July 2 - August 8 | Comfort Station
Closing Reception is on Saturday, August 3rd, 5:00-8:00pm.
As co-directors of ADDS DONNA, the Chicago-based artist-run gallery, Holly Murkerson and Kaylee Wyant have long considered the exhibition space an extension of their individual practices. Their shared fascination with exhibition design — how proximities and display mechanisms affect the ultimate perception of individual artworks — has played out on multiple occasions, in their collaborative curatorial work as well as in each of their personal practices, by integrating backdrops, framing, and furniture with singular art objects.
In Come Roaming, Murkerson and Wyant activate, and then complicate the innate act of looking. Through a choreographed installation of their individual works and a collaborative sculpture that encourages myriad sight lines and body positions, they aim to amplify the movement of bodies and vision through the exhibition space.
Multiple dualities are at play in this exhibition- interior and exterior, subject and object, figure and ground, abstraction and representation. Murkerson and Wyant’s individual works explore these relationships, as do the two sites of collaboration. The large screen in the front window unfolds and invites simultaneous looking and penetration; the cut-outs in the screen’s panels working both as windows and as points of entry.

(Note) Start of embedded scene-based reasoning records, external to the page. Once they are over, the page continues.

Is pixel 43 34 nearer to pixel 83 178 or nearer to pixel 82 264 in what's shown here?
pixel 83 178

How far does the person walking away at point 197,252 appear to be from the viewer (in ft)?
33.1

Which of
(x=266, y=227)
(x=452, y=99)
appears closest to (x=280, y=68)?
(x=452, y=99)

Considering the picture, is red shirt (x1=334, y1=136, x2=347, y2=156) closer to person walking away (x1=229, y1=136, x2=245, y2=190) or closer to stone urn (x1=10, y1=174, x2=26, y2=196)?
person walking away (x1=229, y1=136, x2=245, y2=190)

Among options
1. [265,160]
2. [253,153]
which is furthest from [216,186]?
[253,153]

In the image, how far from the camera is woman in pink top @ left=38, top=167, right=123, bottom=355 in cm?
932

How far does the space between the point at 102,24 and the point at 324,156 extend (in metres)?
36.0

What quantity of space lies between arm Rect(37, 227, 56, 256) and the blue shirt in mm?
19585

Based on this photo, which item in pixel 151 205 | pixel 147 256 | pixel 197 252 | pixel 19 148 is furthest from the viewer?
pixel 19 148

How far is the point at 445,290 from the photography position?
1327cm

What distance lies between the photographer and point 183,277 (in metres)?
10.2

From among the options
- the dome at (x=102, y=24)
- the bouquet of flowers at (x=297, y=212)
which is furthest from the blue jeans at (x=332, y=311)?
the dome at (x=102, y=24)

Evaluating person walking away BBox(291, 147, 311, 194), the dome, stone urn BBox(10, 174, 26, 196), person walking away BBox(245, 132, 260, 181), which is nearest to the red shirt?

One may cast their view outward, using the cutout as a framing device, or, alternatively, revert their attention inward, toward their own body, by inserting arms, legs, ears, noses through the various portals. Moving farther into the space, one moves further inward; the adjacent darkened room with its covered walls directs vision as touch, inside the feeling body.
Conversely, the static flat plane of the painting or photograph marks a boundary beyond which a viewer is only permitted to see so far. Murkerson’s body spreads and contorts over light-sensitive paper in the darkroom. Where limbs and torso eclipse the surface, a space is left open where an image may be held; body and image cohabitate and oscillate between figure and ground. In Wyant’s paintings, ambiguous forms writhe and unfold within a collapsed space. Would-be volumes are constrained by the boundaries of drawn lines and shallow perspective, as if fixed in the process of some transformative contortions. Within these still works, a kind of visual gymnastics is performed where identity is dislodged.
Within the movement between surface and space, the visible and the withheld, an awareness unfolds that brings one back to the body; its blind spots and its limits sliding up against consciousness.